### Goal of the exercise
Reproduce every one of the rows below, word for word and in the same order.

### Dataset entries
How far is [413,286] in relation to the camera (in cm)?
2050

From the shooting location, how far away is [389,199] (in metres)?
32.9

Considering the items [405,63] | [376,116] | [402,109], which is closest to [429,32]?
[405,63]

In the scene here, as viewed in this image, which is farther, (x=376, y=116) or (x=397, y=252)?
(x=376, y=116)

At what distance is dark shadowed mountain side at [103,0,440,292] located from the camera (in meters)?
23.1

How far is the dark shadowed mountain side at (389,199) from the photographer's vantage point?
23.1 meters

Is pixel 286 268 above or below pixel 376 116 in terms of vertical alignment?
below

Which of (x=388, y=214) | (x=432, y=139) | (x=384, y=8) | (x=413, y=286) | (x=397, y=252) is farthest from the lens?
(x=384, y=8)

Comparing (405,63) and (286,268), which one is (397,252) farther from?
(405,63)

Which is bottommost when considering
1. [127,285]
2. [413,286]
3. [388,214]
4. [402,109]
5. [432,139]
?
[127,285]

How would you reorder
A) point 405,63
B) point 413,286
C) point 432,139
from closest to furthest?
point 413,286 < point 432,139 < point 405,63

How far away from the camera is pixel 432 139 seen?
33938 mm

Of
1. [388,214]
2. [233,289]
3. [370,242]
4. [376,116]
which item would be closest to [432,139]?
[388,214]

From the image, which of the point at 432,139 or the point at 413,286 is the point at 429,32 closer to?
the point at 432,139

### Solution
How far is [413,286] in relation to the camera (in cm)?
2050

From the shooting location, how far away is [389,199] (in metres)?
32.9

Considering the items [405,63] | [376,116] | [402,109], which is closest to [429,32]?
[405,63]

In the scene here, as viewed in this image, which is farther, (x=376, y=116) or (x=397, y=252)?
(x=376, y=116)

At what distance is dark shadowed mountain side at [103,0,440,292] located from the camera (in meters)?
23.1

How far is the dark shadowed mountain side at (389,199) from the photographer's vantage point?
23.1 meters

Is pixel 286 268 above or below pixel 376 116 in terms of vertical alignment?
below

Which of (x=388, y=214) | (x=432, y=139) | (x=384, y=8) | (x=413, y=286) | (x=397, y=252) is farthest from the lens?
(x=384, y=8)

Comparing (405,63) and (286,268), which one is (397,252) farther from?
(405,63)

Which is bottommost when considering
1. [127,285]
2. [413,286]
3. [388,214]
4. [402,109]
5. [432,139]
?
[127,285]

How would you reorder
A) point 405,63
B) point 413,286
C) point 432,139
from closest to furthest?
point 413,286 < point 432,139 < point 405,63

How far away from the camera is pixel 432 139 seen?
33938 mm

Of
1. [388,214]
2. [233,289]
3. [370,242]
4. [376,116]
which item would be closest to [432,139]?
[388,214]

From the image, which of the point at 432,139 or the point at 413,286 is the point at 429,32 closer to?
the point at 432,139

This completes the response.